WASHINGTON - Mar 22/06 - SNS -- Paper barriers exist to effective rail competition in the United States, asserts the National Grain and Feed Association (NGFA), and it is time for the Surface Transportation Board (STB) to resolve these problems.

In a statement submitted to the agency, the NGFA supported a petition by the Western Coal Traffic League to conduct such a rulemaking.

The rulemaking would focus on situations in which Class I railroads - the nation's major carriers - that enter into agreements to sell or lease rail lines include provisions restricting the ability of the purchasing carrier - most often a short line railroad - to interchange traffic through connections with other carriers with alternate routes that compete against the Class I carrier selling or leasing the tracks.

In soliciting comments on whether to initiate a rulemaking, the STB noted that larger railroads since enactment of the Staggers Rail Act of 1980 had sold or leased many rail lines to small, newly created short line carriers.

Some of these lease or sale agreements have had so-called "paper-barrier" provisions that limit the ability of the short line carrier to interchange traffic with connecting carriers that could provide competitive alternative service.


Challenge Paper Barriers

In its petition, the western coal organization asserted, among other things, that restrictions on these provisions should cover both pre-existing traffic and new traffic; that unreasonable paper barriers should be subject to challenge by shippers and short lines; and that a rebuttable presumption that a paper barrier is unreasonable should be established under various conditions, such as if it lasts longer than five years.

In its statement to the STB supporting a rulemaking proceeding to address this issue, the NGFA pointed out that such paper barriers may be detrimental to shippers served by short line carriers by:

* restricting or prohibiting short line carriers from hauling traffic over competitive routes;

* subjecting the short line carrier's traffic to potentially higher rates by foreclosing the possibility of using potentially lower-rate competitive routes;

* limiting the ability of short line railroads to receive an adequate and timely supply of cars, since they depend for car supply on the connections of the Class I railroad selling or leasing the line.

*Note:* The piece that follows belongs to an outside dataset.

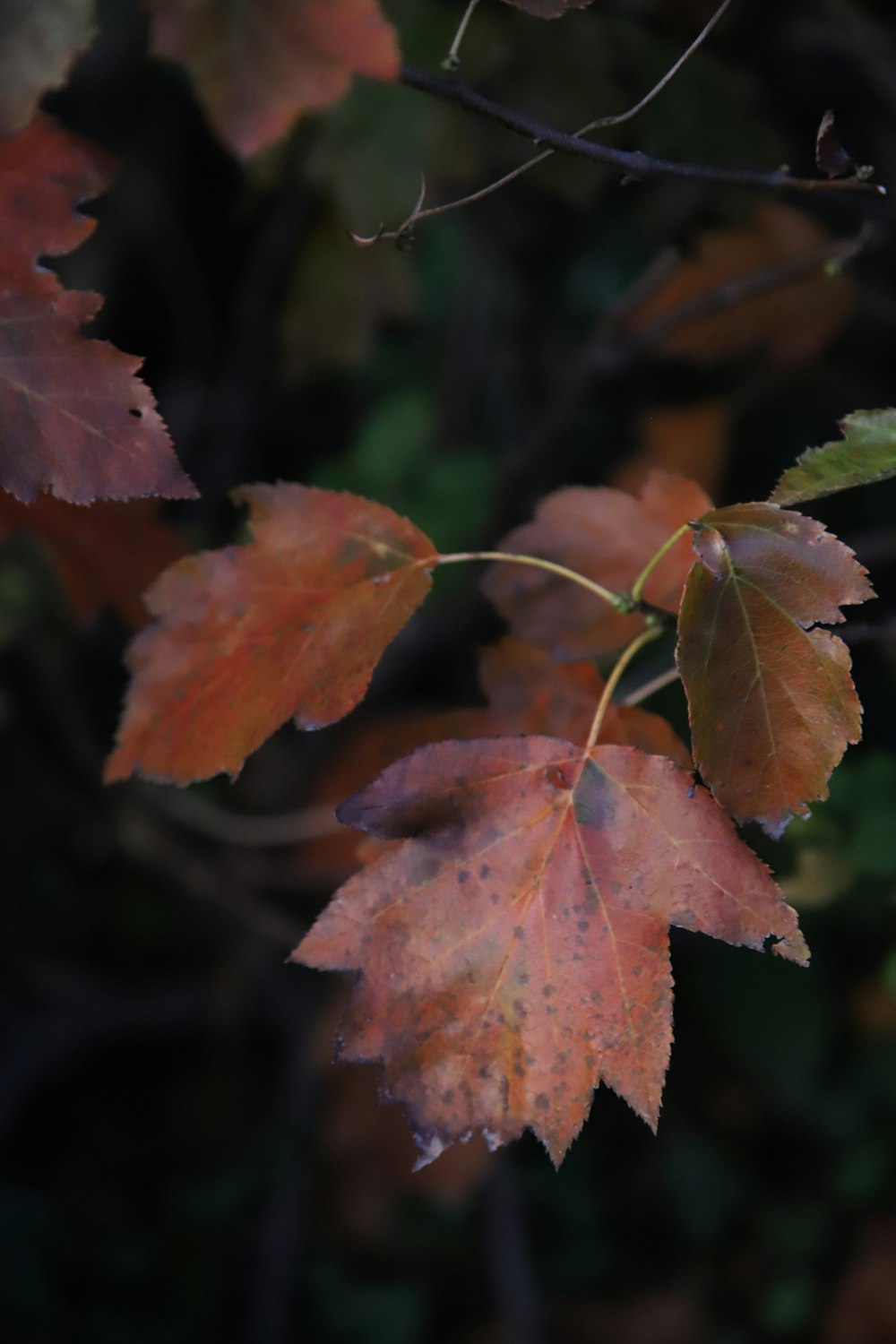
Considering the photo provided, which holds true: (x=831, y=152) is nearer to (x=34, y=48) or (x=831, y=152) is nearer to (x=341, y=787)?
(x=34, y=48)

The NGFA noted that this issue is relevant particularly to the grain, feed and grain processing industry, where smaller facilities often rely on Class I carriers for car supply; and

* compelling short line rail traffic to move over routes that are more congested than alternative routes of another carrier that might be available were it not for the existence of paper barriers.


Costs Outweigh Indirect Benefits

The NGFA's statement also recognized that paper barriers may provide some "indirect benefits" to rail customers by inducing large railroads to sell or lease branch lines or other properties while those properties are in sufficiently sound physical condition to handle traffic without major rehabilitation expenses, rather than simply allowing them to deteriorate with the goal of abandonment.

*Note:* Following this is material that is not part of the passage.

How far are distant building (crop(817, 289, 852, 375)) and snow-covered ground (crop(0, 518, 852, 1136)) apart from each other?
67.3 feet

However, the NGFA stated that "even if paper barriers may help preserve some trackage for continued use, it does not necessarily follow that paper barriers imposed as a condition of track sale or lease should be continued in perpetuity…;there may come a time when they outlive their economic justification.

"A rulemaking is an appropriate method for the (STB) to consider whether, or under what circumstances, if any, paper barriers should be permitted," the NGFA concluded.